[Angezeigter Text]
■ ■ ■
Globaler Dialog ist die lebendige Frage, wer wir sind und wer wir werden können. In ihrem kulturanthropologischen Streifzug betrachtet evolve-Redakteurin Nadja Rosmann, wie im Kulturkontakt die Dynamik zwischen dem Vertrauten und dem Fremden neue Bewusstseinsbewegungen möglich werden lässt.

Der Papst entschuldigt sich bei der indigenen Bevölkerung Amerikas für Jahrhunderte der kulturellen Einflussnahme, ja Unterdrückung durch die katholische Kirche. In Berlin wird mit dem Humboldt-Forum ein Megaprojekt entstehen, das die Teilhabe der Weltkulturen im internationalen Austausch stärken will. Es wirkt beinahe, als solle das 21. Jahrhundert zum Zeitalter eines globalen Dialogs werden. Eines Dialogs, der die alten Definitions- und Machtstrukturen, die sich seit den großen »Entdeckungsreisen« des 15. Jahrhunderts etabliert haben, durchlässiger werden und ein neues und wechselseitiges Miteinander hervortreten lässt.

Dieser Prozess fordert unser kulturelles, ja menschliches Selbstverständnis heraus. Das westliche Bewusstsein, das sich über Jahrhunderte eines Führungsanspruchs im globalen Prozess gewiss war, beginnt zu erahnen, dass in der Vielfalt der Weltkulturen Schätze schlummern, die zu erkennen ein völlig neues Sensorium erfordert. Das Sich-Vortasten zu Wertigkeiten jenseits des verinnerlichten Vorstellungsvermögens fragt nach einer Berührbarkeit, die sich nicht nur für bisher Übersehenes und Fremdes öffnet, sondern zugleich das Eigene, das zutiefst Vertraute, diesem Erkundungsprozess anvertraut.

Kulturelle Wunden heilen

Es war ein denkwürdiger Moment, als Papst Franziskus während seiner Südamerika-Rundreise im Sommer in Bolivien mit Vertretern der Volksbewegungen des Kontinents zusammenkam. Das Oberhaupt der katholischen Kirche war nicht zum Predigen gekommen. Franziskus wollte den Dialog. Im Bewusstsein, dass wirkliche Gespräche nur in aufrichtiger Offenheit gedeihen, stellte er die Autorität seines Amtes hintan, ja infrage. »Ich bitte demütig um Vergebung, nicht nur für die Sünden der Kirche selbst, sondern auch für die Verbrechen gegen die indigenen Völker während der sogenannten Eroberung Amerikas«, waren seine Worte. Ein Foto, das Franziskus zeigt, wie er mit einem Nachfahren der bolivianischen Ureinwohner spricht, der festlich und erhaben den traditionellen Federschmuck seines Stammes trägt, verdichtet Jahrhunderte wechselvoller und tragischer Geschichte in einem Augenblick – und eröffnet eine Ahnung, dass in diesem Zwischenraum zwischen zwei Menschen und ihren Kulturen die Möglichkeit einer anderen Zukunft wachsen könnte.
■ ■ ■
[Aufgaben zur Übung]
(A) Entnehmen Sie dem Text über den globalen Dialog wörtlich den Abschnitt, der mit den Worten „Der Papst entschuldigt“ einsetzt und mit „Miteinander hervortreten lässt.“ schließt.
(B) Beantworten Sie anhand des Textes über den globalen Dialog die folgenden Fragen:
(i) In welcher Stadt soll das Humboldt-Forum entstehen?
(ii) In welchem Land kam Papst Franziskus mit Vertretern der Volksbewegungen des Kontinents zusammen?
(iii) Seit welchem Jahrhundert haben sich die alten Definitions- und Machtstrukturen etabliert?
Die Auflistung hat mit dem Text über den globalen Dialog nichts zu tun.
■ ■ ■
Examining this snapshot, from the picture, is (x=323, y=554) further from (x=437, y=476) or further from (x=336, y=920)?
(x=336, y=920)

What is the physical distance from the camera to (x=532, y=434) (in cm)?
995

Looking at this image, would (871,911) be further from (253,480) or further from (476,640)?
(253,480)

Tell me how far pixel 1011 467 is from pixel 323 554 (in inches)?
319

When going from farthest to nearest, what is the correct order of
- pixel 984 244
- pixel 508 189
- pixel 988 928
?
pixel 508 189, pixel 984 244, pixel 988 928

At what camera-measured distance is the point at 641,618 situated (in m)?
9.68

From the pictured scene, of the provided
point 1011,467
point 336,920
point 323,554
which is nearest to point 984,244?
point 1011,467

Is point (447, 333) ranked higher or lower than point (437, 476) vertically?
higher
■ ■ ■
[Lösungen in Reihenfolge]
(A)
Der Papst entschuldigt sich bei der indigenen Bevölkerung Amerikas für Jahrhunderte der kulturellen Einflussnahme, ja Unterdrückung durch die katholische Kirche. In Berlin wird mit dem Humboldt-Forum ein Megaprojekt entstehen, das die Teilhabe der Weltkulturen im internationalen Austausch stärken will. Es wirkt beinahe, als solle das 21. Jahrhundert zum Zeitalter eines globalen Dialogs werden. Eines Dialogs, der die alten Definitions- und Machtstrukturen, die sich seit den großen »Entdeckungsreisen« des 15. Jahrhunderts etabliert haben, durchlässiger werden und ein neues und wechselseitiges Miteinander hervortreten lässt.

(B)
(i) In Berlin.
(ii) In Bolivien.
(iii) Seit dem 15. Jahrhundert, der Zeit der großen »Entdeckungsreisen«.